Depuis 2010, le bas de la ville a été rayé de la carte. Mais, les rares édifices reconstruits avec parcimonie portent encore les stigmates d’une catastrophe causée par des individus ayant perdu toute humanité.
Du Champ-de-Mars jusqu’au Bord-de-Mer, il ne reste plus que des bâtiments pillés et abandonnés. Une histoire de ruines, tristement racontée à travers des scènes dignes de l’apocalypse, ou par des forêts spontanées qui ont pris la place des habitations. On croirait voir Tchernobyl, dans les jours qui ont suivi la catastrophe.
L’État a depuis été chassé du quartier des ministères, et ce qui nous sert aujourd’hui de palais national, désormais protégé par une de nos unités spécialisées ainsi que par des soldats salvadoriens.
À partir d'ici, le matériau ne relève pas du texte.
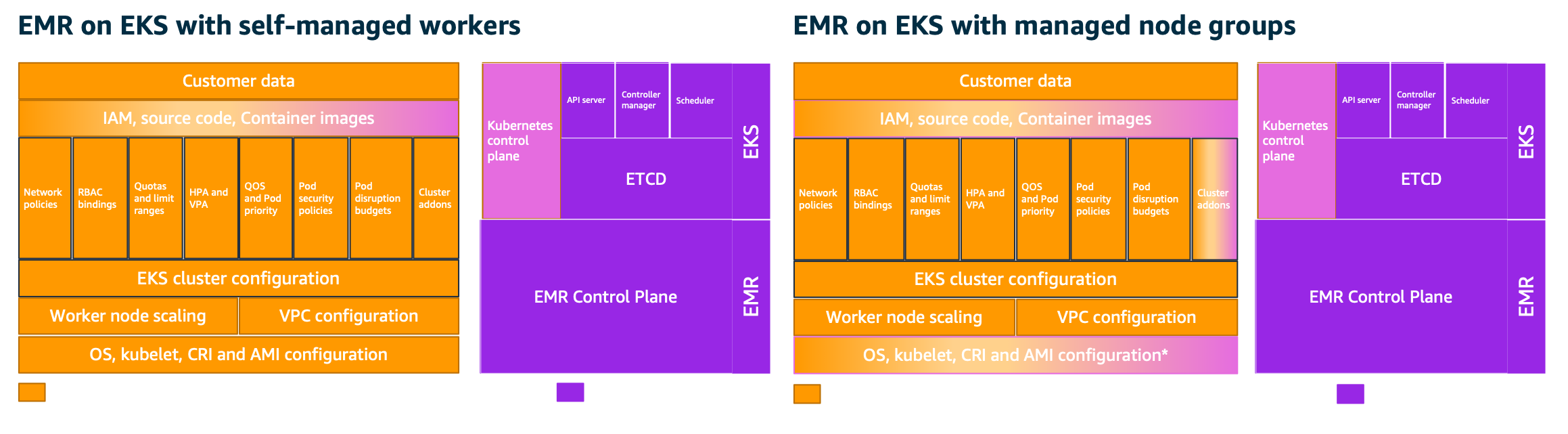 EMR on EKS with self-managed workers

Customer data

IAM, source code, Container images

Network policies

RBAC bindings

Quotas and limit ranges

HPA and VPA

QOS and Pod priority

Pod security policies

Pod disruption budgets

Cluster addons

EKS cluster configuration

Worker node scaling

VPC configuration

OS, kubelet, CRI and AMI configuration

Kubernetes control plane

API server

Controller manager

Scheduler

ETCD

EKS

EMR Control Plane

EMR

EMR on EKS with managed node groups

Customer data

IAM, source code, Container images

Network policies

RBAC bindings

Quotas and limit ranges

HPA and VPA

QOS and Pod priority

Pod security policies

Pod disruption budgets

Cluster addons

EKS cluster configuration

Worker node scaling

VPC configuration

OS, kubelet, CRI and AMI configuration*

Kubernetes control plane

API server

Controller manager

Scheduler

ETCD

EKS

EMR Control Plane

EMR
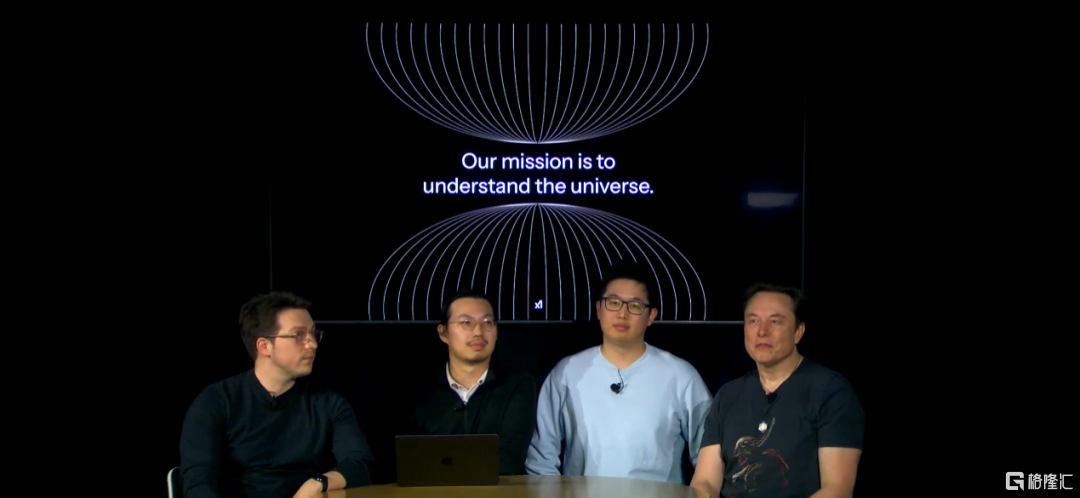 Our mission is to understand the universe.

xI

格隆汇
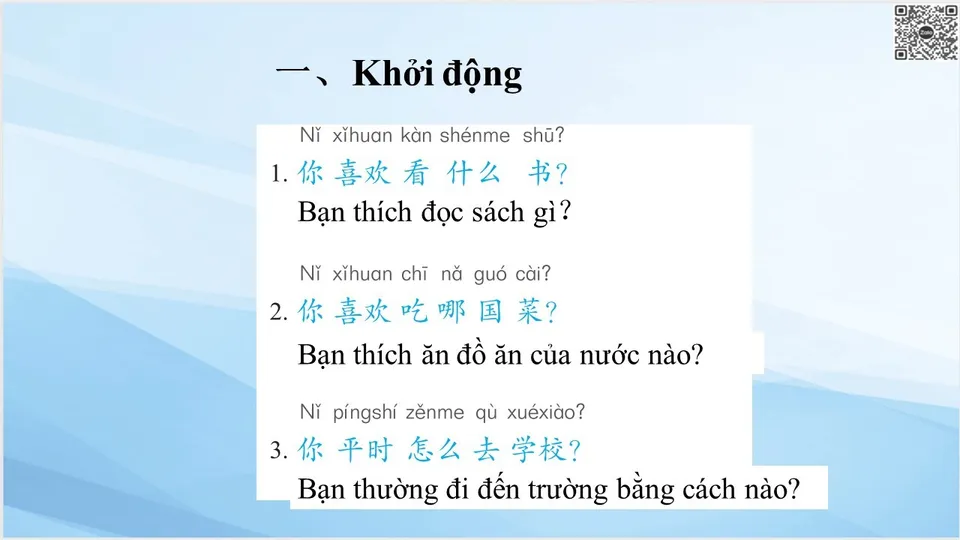 一、Khởi động

Nǐ xǐhuan kàn shénme shū?
1. 你 喜欢 看 什么 书?
Bạn thích đọc sách gì?

Nǐ xǐhuan chī nǎ guó cài?
2. 你 喜欢 吃 哪 国 菜?
Bạn thích ăn đồ ăn của nước nào?

Nǐ píngshí zěnme qù xuéxiào?
3. 你 平时 怎么 去 学校?
Bạn thường đi đến trường bằng cách nào?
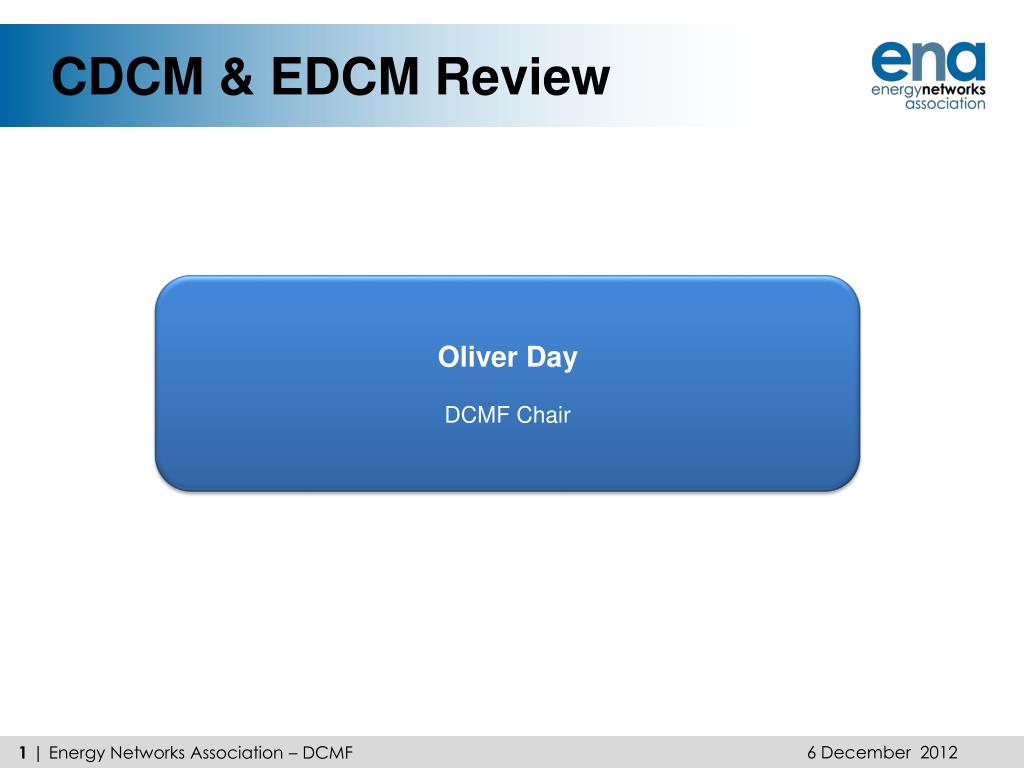 CDCM & EDCM Review

ena
energynetworks
association

Oliver Day

DCMF Chair

1 | Energy Networks Association – DCMF

6 December 2012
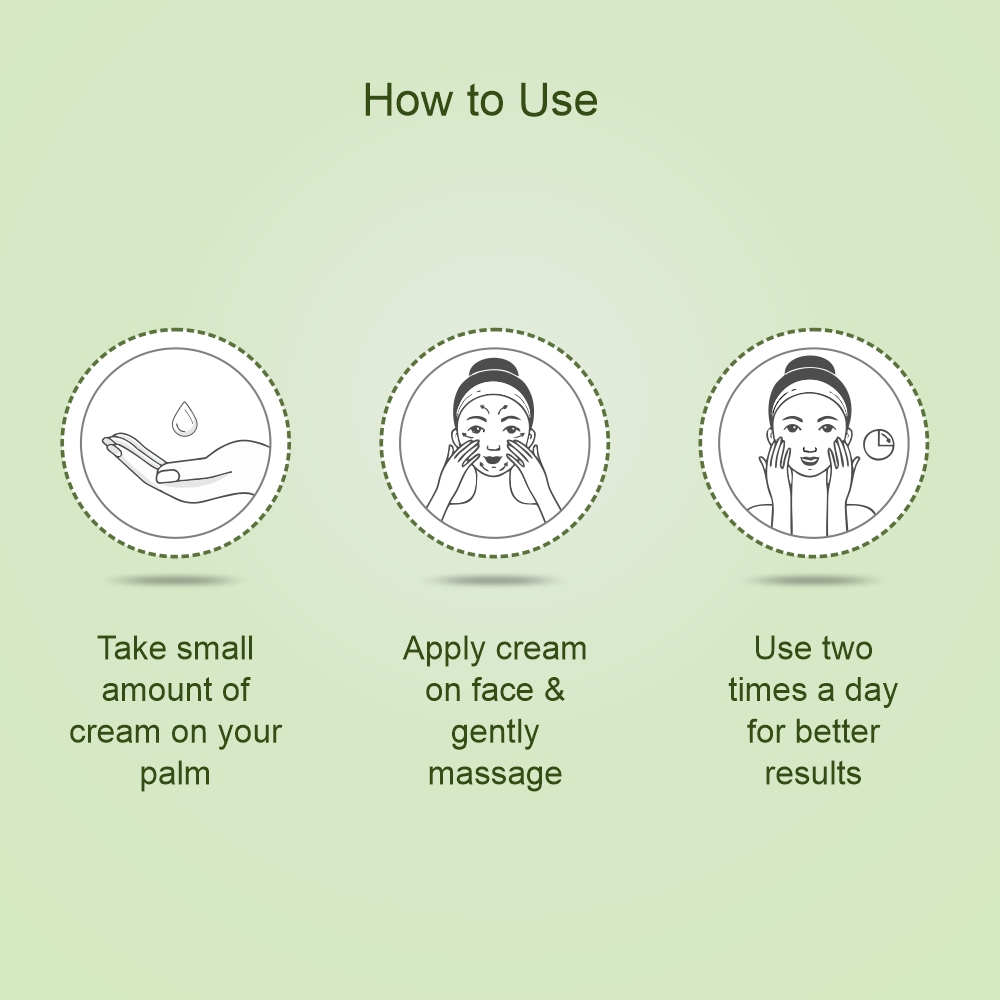 How to Use

Take small amount of cream on your palm

Apply cream on face & gently massage

Use two times a day for better results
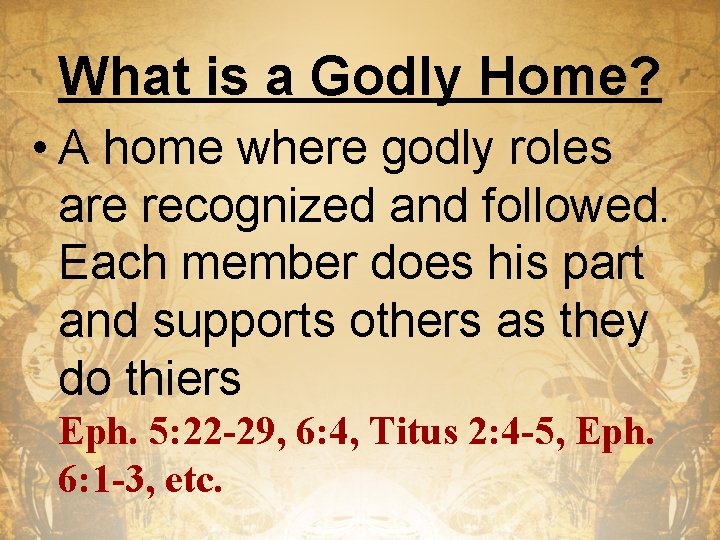 What is a Godly Home?

• A home where godly roles are recognized and followed. Each member does his part and supports others as they do thiers

Eph. 5:22-29, 6:4, Titus 2:4-5, Eph. 6:1-3, etc.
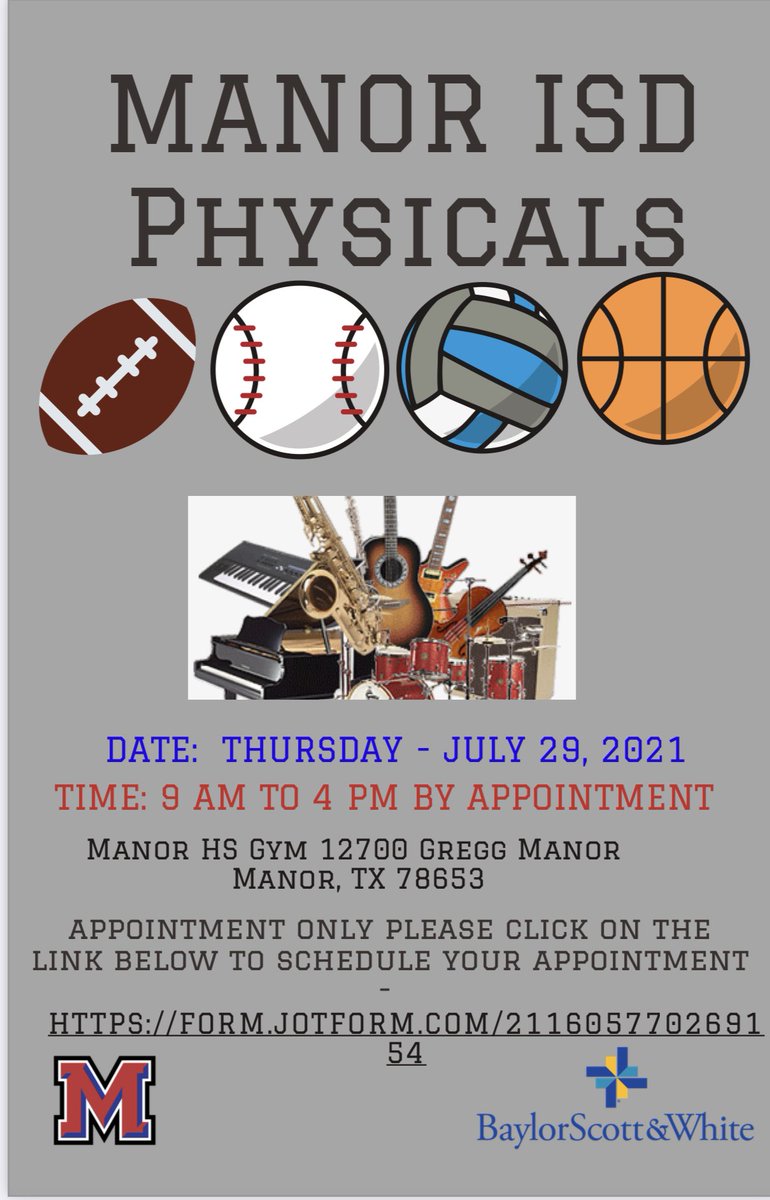 MANOR ISD PHYSICALS

DATE: THURSDAY - JULY 29, 2021

TIME: 9 AM TO 4 PM BY APPOINTMENT

MANOR HS GYM 12700 GREGG MANOR
MANOR, TX 78653

APPOINTMENT ONLY PLEASE CLICK ON THE LINK BELOW TO SCHEDULE YOUR APPOINTMENT -

HTTPS://FORM.JOTFORM.COM/211605770269154

M

BaylorScott&White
Il y a de cela quelques jours, une offensive conjointe de la police, de l’armée et de la mission multinationale de sécurité a repoussé les bandes armées dans une portion de la ville. Le Champ-de-Mars, semble-t-il, a été « libéré », et différents services de l’État s’attellent déjà au nettoyage et à la réparation de voies hier encore transformées en champs de bataille.
Le gouvernement promet de reconquérir la ville historique. Mais quand ? Nous espérons qu’il s’agira d’un véritable retour progressif de la souveraineté de l’État sur une cité qui attend désespérément de renaître de ses ruines et de retrouver sa place dans nos pages d’histoire. Car il ne s’agit pas seulement de reconquérir des rues et des bâtiments : c’est aussi toute une mémoire collective, une dignité et l’espoir d’un avenir commun qu’il faut restaurer. Si l’État – non pas n’importe lequel, mais un État réellement soucieux du bien public et de l’intérêt général – reprend pied ici, alors c’est toute une nation qui pourra enfin amorcer sa renaissance.